His real injuries were almost as bad as the ones he hallucinated. He
had a broken femur, broken jaw, broken cheekbone. His right calf was
blown away. Also, his right ear couldn't hear and his right eye
couldn't see.

He spent a month and a half at Walter Reed. The doctors wired his jaw
shut, put a metal rod in his leg, did nine hours of surgery on his
eye, reconstructed his calf, and did skin grafts.

"I've had way too many surgeries to count," he says.

He was never alone. Every night somebody stayed with him -- his mother
or father or sister Marie, or his girlfriend, Jane Libert, 19, a
student at McDaniel College in Maryland.

"I always had somebody to talk to," he says.

He got visits from celebrities, too. Generals came by to shake his
hand and ask how he was doing. The Dave Matthews Band visited, as did
players from the Washington Nationals and Colorado Rockies.

"I didn't catch their names," he says. "I was kind of high on morphine
at the time. And you can't read their autographs."

One day a nurse came in to ask Rodgers if he wanted to meet President
Bush, who was visiting the hospital. Rodgers declined.

"I don't want anything to do with him," he explains. "My belief is
that his ego is getting people killed and mutilated for no reason --
just his ego and his reputation. If we really wanted to, we could pull
out of Iraq. Maybe not completely but enough that we wouldn't be
losing people -- at least not at this rate. So I think he himself is
responsible for quite a few American deaths."

Bill Swisher, a spokesman for Walter Reed, says it's "fairly common"
for patients to decline to see visitors. "We've had visitors from
Sheryl Crow to Hulk Hogan," he says, but he has no idea how many have
refused to see Bush, who has visited the hospital eight times.

Rodgers says he also declined to meet Dick Cheney, Donald Rumsfeld and
Condoleezza Rice. This wounded soldier has lost faith in his leaders,
and he no longer believes their repeated assurances of victory.

"It's gonna go on as long as we're there," he says. "There's always
gonna be insurgents trying to blow us up. There's just too many of 'em
that are willing to do it. You're never gonna catch all of 'em. And it
seems like they have unlimited amounts of ammunition. So I don't think
it's ever gonna end."

Moving On

"I can start putting weight on the leg and learn to walk again," Rodgers says.

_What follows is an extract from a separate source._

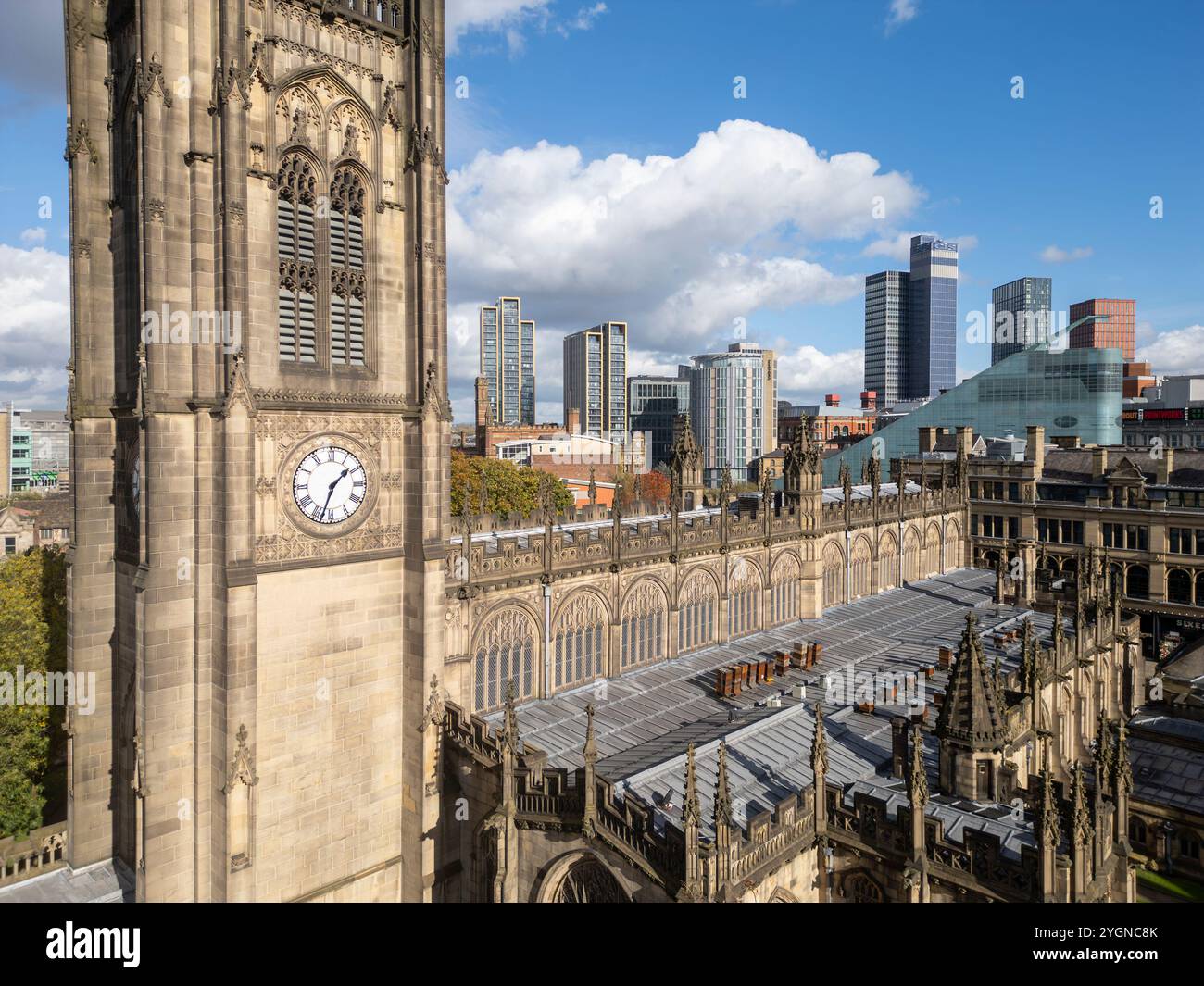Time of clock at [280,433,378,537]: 1:33
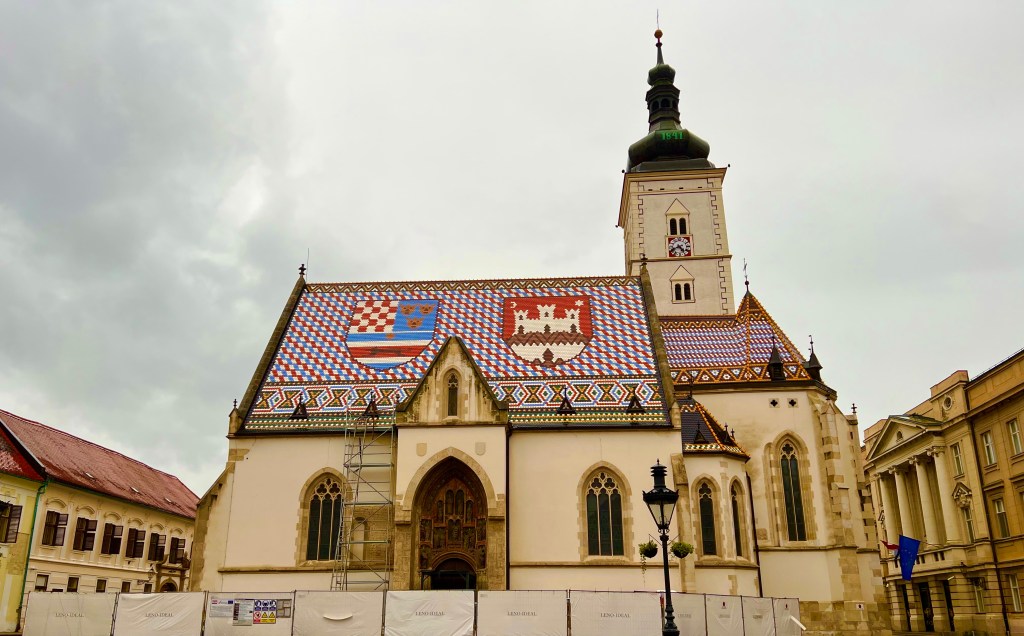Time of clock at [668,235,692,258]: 4:40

He's lying in bed, head propped up on a pillow with an American flag
design on it. He can't climb the stairs to his old bedroom so he's got
a new one -- it used to be the family dining room. Next to his bed is
a little table topped with three bottles of pills, a stick of Right
Guard and a statue of Jesus.

He's been home for a few weeks now. He's feeling pretty good and is
fairly optimistic about his future.

"I should be able to walk normally," he says. "My eye -- we really
don't know about that yet. I might get some vision back. I lost most
of the hearing in my right ear."

By the end of the year, he'll be out of the Army -- "medically
retired" -- and he's happy about that: "I did my tour. I had my fun.
Time to move on with my life."

He wants to go to school -- the Veterans Administration will pay for
it, he says -- but he's not sure what he wants to study. "I've got a
few ideas, but I don't know what I want to do yet."

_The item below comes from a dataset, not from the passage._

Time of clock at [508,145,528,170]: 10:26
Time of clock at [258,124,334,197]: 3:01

For now, he'd like to get back on his feet and take a few weekend
trips while he goes to rehab during the week. And he wants to get
reacquainted with his old friends. Maybe he can tell them what Iraq is
like, he says, but it won't be easy.

"They see it on TV, but they can only guess what it feels like over
there," he says. "To actually be there and feel it and hear it -- I
don't think many people have a clue what it's like."